■ TEXT EXCERPT:
* * *

Learning Boids behavior via Reinforcement Learning

Boids

The boids algorithm is a well-known algorithm for simulating realistic looking flocking behavior using simple rules. I have wanted to implement this algorithm for years, but never had a good reason to do so, since it has been implemented many times by people more dedicated to it than I.

Recently, I began learning about Reinforcment Learning and thought that, rather than the standard CartPole, Pendulum, or Mars Lander introductory algorithms, I could craft my own envvironment, and boids seemed like a great choice. After all, boids consists of 3 simple rules, usually formulated as direct positional update rules, but I guessed they could be formulated instead as rewards in the Reinforcement Learning framework.

Boids rules as rewards

Here’s what I think is a basic formulation of the classic boids algorithm in terms of rewards.

* * *

■ ROWS:
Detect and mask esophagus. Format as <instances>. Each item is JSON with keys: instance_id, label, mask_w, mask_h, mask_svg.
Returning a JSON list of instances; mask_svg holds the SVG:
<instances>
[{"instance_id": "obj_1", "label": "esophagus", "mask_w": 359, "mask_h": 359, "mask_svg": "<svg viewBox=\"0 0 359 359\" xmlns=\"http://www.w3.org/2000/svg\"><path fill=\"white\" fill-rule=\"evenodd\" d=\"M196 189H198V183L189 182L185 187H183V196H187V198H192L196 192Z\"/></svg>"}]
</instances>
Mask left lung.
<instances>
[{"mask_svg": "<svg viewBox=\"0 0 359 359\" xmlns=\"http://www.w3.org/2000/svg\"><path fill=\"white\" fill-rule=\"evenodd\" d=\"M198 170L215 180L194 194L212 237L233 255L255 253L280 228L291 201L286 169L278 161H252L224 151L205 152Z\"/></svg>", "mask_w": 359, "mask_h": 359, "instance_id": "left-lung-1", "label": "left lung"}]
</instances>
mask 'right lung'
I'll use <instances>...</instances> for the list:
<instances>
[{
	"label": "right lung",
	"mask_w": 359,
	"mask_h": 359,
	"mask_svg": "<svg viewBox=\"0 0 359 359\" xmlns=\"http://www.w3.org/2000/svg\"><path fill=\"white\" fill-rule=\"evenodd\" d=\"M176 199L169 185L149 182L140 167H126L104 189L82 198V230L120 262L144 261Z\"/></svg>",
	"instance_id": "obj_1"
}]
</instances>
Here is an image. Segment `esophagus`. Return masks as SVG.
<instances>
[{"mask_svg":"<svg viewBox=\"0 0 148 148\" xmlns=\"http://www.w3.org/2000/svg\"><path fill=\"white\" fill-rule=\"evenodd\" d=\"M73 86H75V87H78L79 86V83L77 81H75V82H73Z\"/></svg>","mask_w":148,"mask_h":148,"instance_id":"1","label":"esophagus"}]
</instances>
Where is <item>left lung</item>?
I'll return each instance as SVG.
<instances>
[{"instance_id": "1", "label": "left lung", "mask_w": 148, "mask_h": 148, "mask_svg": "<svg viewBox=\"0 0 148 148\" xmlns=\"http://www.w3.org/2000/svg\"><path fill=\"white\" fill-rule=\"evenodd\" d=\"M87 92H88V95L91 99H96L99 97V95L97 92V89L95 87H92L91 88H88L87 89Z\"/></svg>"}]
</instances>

* * *

■ PARTS OF THE EXERCISE:
(a) List the standard introductory reinforcement learning environments that the boids article names as the usual alternatives.
(b) Pick up the boids article after its final sentence and carry it forward.

■ RESPONSES TO THE EXERCISE:
(a) CartPole, Pendulum, Mars Lander

(b)
Let’s define a single Boid to be a position vector \(X\), and a heading \(\theta\). Each boid also has a perceptual region of radius \(R\) around it which it uses to examine the position and heading of other boids. The rewards for boids can be formulated in the following way:

Separation

My initial sketches were based on \(\frac{1}{||X-\alpha||}\), but I couldn’t get that to normalize in a nice way. Eventually I ended up with:

\[-\frac{1}{R}\cdot\frac{\sum_{\alpha}||X-{\alpha}||}{n}\] Taking the average distance between ourselves and perceived neighbor positions \(\alpha\), and normalizing it by \(R\). I suspect this is equivalent to the negative of the cohesion reward formula below, which considers the centroid within the region of radius \(R\), and this similarity bothered me, since if they were equivalent, they would cancel each other out unless bounded by different radii.

I ended up simplifying this to

\[\frac{\min_{\alpha}||X-\alpha||}{R}\]

That is, simply using the closest object and normalizing the difference to \([0,1]\) using the radius \(R\). You can check that a distance of \(R\) (the maximum distance) would result in a reward of \(1\), whereas a distance of \(0\) would result in a reward of \(0\).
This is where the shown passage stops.